Our results showed only partial support for this expectation. In contrast, no significant cross-group differences were found in the likelihood of engaging in actual hybrid employment. Support for our expectation was found for steady collaboration with other self-employed, for which we found four significantly different levels of engagement. First, the highest engagement in collaborations was found among the family business-driven group (29%) (W(1) ≤ 38.93 p < 0.05), which was followed by the occupationally driven (18%) (W(1) ≤ 5.64 p < 0.05) representing the second highest engagement. Third, control-seekers engaged less in collaboration than the occupationally-driven (W(1) ≤ 6.06 p < 0.05). In between these two levels, the challenge-seekers did not engage in collaboration differently from the occupationally-driven and the control-seekers. Fourth, the pushed by necessity self-employed showed the lowest engagement in collaboration (10%) (W(1) ≤ 38.93 p < 0.05). Finally, the engagement of entrepreneurs by heart was not significantly different from pushed by necessity and from challenge-seekers and control-seekers.

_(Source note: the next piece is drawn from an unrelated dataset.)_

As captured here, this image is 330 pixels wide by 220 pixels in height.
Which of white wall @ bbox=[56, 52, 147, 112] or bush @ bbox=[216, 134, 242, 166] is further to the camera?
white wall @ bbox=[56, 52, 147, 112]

Fewer significant differences were found for networking behaviors, since estimates of both seeking people to learn from and membership to a branch organization or an interest group showed two significant cross-group differences. One significant difference concerned the control-seekers, who were found to be more engaged in seeking people to learn from than the pushed by necessity (W(1) ≤ 4.57 p < 0.05). In between, we found that the engagement of entrepreneurs by heart, occupationally-driven and challenge-seekers was also high, but not significantly different from either control-seekers or pushed by necessity. The second significant difference depicted the family business-driven as the least likely to seek people to learn from (W(1) ≤ 14.28 p < 0.05).

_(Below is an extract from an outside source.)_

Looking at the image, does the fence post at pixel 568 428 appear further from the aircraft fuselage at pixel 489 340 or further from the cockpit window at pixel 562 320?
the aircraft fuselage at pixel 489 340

Results concerning the second networking behavior (i.e., membership to a branch organization or an interest group) showed a different cross-groups pattern of engagement. Engagement in this behavior was the highest among the occupationally- and the family business-driven (W(1) ≤ 45.21 p < 0.05), was lower among the control-seekers (W(1) ≤ 23.58 p < 0.05), and was lowest among and the pushed by necessity (W(1) ≤ 45.21 p < 0.05). The engagement of challenge-seekers and entrepreneurs by heart was found not to differ significantly from the pushed by necessity and the challenge-seekers.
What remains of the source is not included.